On January 8, 2024, two new talents joined the show as hosts. Carlos McConnie and Jasond Calderón (who is also a cast member on the station's comedy show Raymond y sus Amigos) would now join Orsini, Fontánez and Noa as hosts of the show moving forward. The show also announced it would expand its run time later in the year adding a new hour of the show from 10 a.m. to 11 am. The extra hour will be called Hoy Día Puerto Rico: 10 a.m. and it will have a different set of hosts from the original 8-10 a.m. version of the show.
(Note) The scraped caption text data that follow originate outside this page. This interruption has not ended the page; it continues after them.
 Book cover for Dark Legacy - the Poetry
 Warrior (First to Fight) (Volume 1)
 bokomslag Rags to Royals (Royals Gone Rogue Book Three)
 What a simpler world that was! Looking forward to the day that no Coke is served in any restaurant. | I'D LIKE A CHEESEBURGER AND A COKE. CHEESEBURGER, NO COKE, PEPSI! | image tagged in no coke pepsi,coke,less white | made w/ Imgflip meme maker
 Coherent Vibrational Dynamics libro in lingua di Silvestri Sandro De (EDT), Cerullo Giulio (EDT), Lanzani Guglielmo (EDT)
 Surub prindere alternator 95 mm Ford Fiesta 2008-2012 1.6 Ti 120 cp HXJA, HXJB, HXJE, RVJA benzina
===Notable current on-air staff===
- Raymond Arrieta – Día a Día, Raymond y sus Amigos
- Carlos Díaz Olivo – political analyst
- Alexandra Fuentes – Alexandra a las 12
- Alejandro García Padilla – political analyst, Primera Pregunta
- Sylvia Gómez – reporter
- Zugey Lamela – anchor/reporter
- Desiree Lowry – collaborator, Hoy Día Puerto Rico
- René Monclova – Raymond y sus Amigos
- Ivonne Orsini – host, Hoy Día Puerto Rico
- Monica Pastrana – Raymond y sus Amigos
- Dagmar Rivera – Día a Día
- Jorge Rivera Nieves – anchor

===Notable former on-air staff===
- Junior Abrams
- Manuel Natal Albelo
- Efren Arroyo
- Angelique Burgos – actress and producer
- Juan Dalmau – political analyst
- Jay Fonseca
- Aníbal González Irizarry
- Carmen Jovet – reporter
- Zoe Laboy – political analyst
- Juan Manuel Lebrón
- Sunshine Logroño
- Hector Marcano
- Silverio Pérez
- Luis Raúl
- Johnny Ray Rodriguez – comedian
- Johanna Rosaly
- Antonio Sánchez
- Kobbo Santarrosa
- Thomas Rivera Schatz – political analyst, Primera Pregunta
- Alex Soto
- Ramón Enrique Torres
- Hector Travieso
- Jennifer Wolff

==Technical information==

===Subchannels===
The station's signal is multiplexed:

Subchannels of WKAQ-TV
| Channel | Res. | Short name | Programming |
| 2.1 | 1080i | WKAQ-DT | Telemundo |
| 2.2 | 720p | WKAQ .2 | Punto 2 (Independent) |
| 2.3 | NBC PR | NBC (WNBC) |

===Analog-to-digital conversion===
WKAQ-TV shut down its VHF analog signal on June 12, 2009, the official date on which full-power television stations in the United States transitioned from analog to digital broadcasts under federal mandate. The station's digital signal remained on its pre-transition UHF channel 28, using virtual channel 2.

===Translators===
WKAQ-TV can be seen across Puerto Rico on the following stations:

| City of license | Callsign | Channel |
|---|---|---|
| Adjuntas | W28EH-D | 28.1 |
| Fajardo | W09AT-D | 9.1 |
| Mayagüez | WNJX-TV | 2.12 |
| Ponce | WTIN-TV | 2.11 |
| Utuado | W28EQ-D | 28.1 |

==Liberty–NBCU carriage dispute==
On April 4, 2019, at 6 pm, NBCUniversal became involved in a retransmission consent dispute with Liberty, resulting in the removal of WKAQ-TV and NBCUniversal's cable networks from Liberty's Puerto Rico channel lineup. WKAQ and the NBCU cable networks were restored on April 7, after the two sides reached a new agreement.